▶ _SELECTED EXCERPT_
'''

# Gloucester



## filthynines (May 2, 2016)

Staying in city centre for a couple of days but with access to a car. Any suggestions, please?


----------



## filthynines (May 2, 2016)

There's a very good reason why nobody has been able to contribute to this thread. Can you guess what it is?


----------



## jimbojohn55 (Jan 15, 2016)

Pop down to Mc D's its going to be nasty but you will appreciate your home set up even more - think your best bet is to buy an aeropress


----------



## johnealey (May 19, 2014)

@filthynineswhilst am not sure if they still have a café or even what the cup quality is like, other than taking the car option in the day and driving to Rave (Cirencester), Ethical addictions (www.eacoffee.co.uk) have got to be better than McD's. Had some very pleasant Tanzanian beans from them a while back from my daughter. little bit further out from the centre is bella barista's roastery coffee shop at Unit 3, Orchard Business Park, Bristol Road, Quedgeley GL2 4NE Gloucester (nowhere near their other site in Wellinborough!)

Hope of help, failing that, head for Cheltenham 

John


----------



## filthynines (May 2, 2016)

jimbojohn55 said:


> Pop down to Mc D's its going to be nasty but you will appreciate your home set up even more - think your best bet is to buy an aeropress


 All in favour of McD's for artery-clogging breakfasts, but can't touch their dishwater!

The aeropress nearly made an appearance but it ended up being left off for lack of time. Next time top of the list!


----------



## filthynines (May 2, 2016)

johnealey said:


> @filthynineswhilst am not sure if they still have a café or even what the cup quality is like, other than taking the car option in the day and driving to Rave (Cirencester), Ethical addictions (www.eacoffee.co.uk) have got to be better than McD's. Had some very pleasant Tanzanian beans from them a while back from my daughter. little bit further out from the centre is bella barista's roastery coffee shop at Unit 3, Orchard Business Park, Bristol Road, Quedgeley GL2 4NE Gloucester (nowhere near their other site in Wellinborough!)
> 
> Hope of help, failing that, head for Cheltenham
> 
> John


 Thanks John - Rave a bit too far out for us, but I'll take a look at the sat nav for the others. How interesting that the coffee shop is a long way from BB!


----------



## Roger (Sep 29, 2013)

Rave coffee definatley worth the trip only 40 mins tops.


----------



## glevum (Apr 4, 2013)

5 min walk from city centre and you are at Gloucester docks. Couple of cafes there over looking the canals. Gets busy on a sunny weekend.


----------



## Barry Cook (Feb 14, 2012)

Make the trip to Cheltenham for Coffee Dispensary outside Regent's Arcade. Now I've closed my coffee shop in Cirencester, there have been times when I've driven to Cheltenham just for a coffee.


----------



## filthynines (May 2, 2016)

Rave was far too far away for my city centre visit. In the end I did indeed visit the Coffee Dispensary (excellent) and The Find (Coffee not so good, but food decent) in Cheltenham on the way home.

The docks, unfortunately, had little to offer. Coffee Lab looked promising but appeared permanently closed.


----------



## wan (Oct 19, 2016)

Thank you @johnealey for info this the roastery coffee house. 
here is some photo i took today.


----------



## -Mac (Aug 22, 2019)

I live 1/2 mile from that place. The coffee they sell in bags is ok, but they rarely have the coffee dialled in right for espresso.


----------

'''

▶ _MATERIAL PROVIDED_
'''

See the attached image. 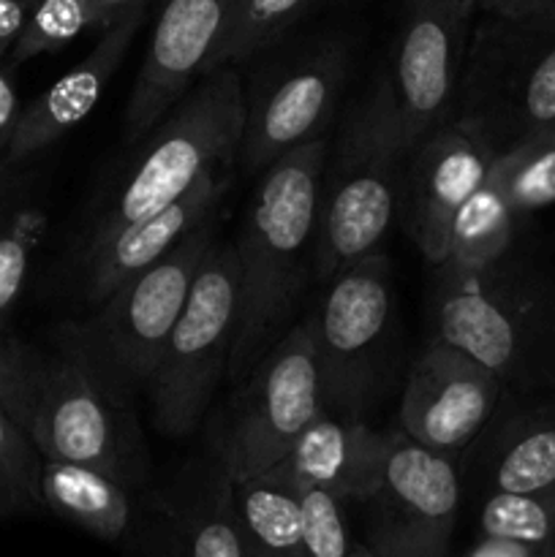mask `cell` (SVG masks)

'''

▶ _WHAT YOU ARE ASKED TO DO_
Repeat word for word the stretch of the Gloucester coffee thread above, starting with "## jimbojohn55 (Jan" and going on through "(May 19, 2014)".

▶ _THE REPLY_
## jimbojohn55 (Jan 15, 2016)

Pop down to Mc D's its going to be nasty but you will appreciate your home set up even more - think your best bet is to buy an aeropress


----------



## johnealey (May 19, 2014)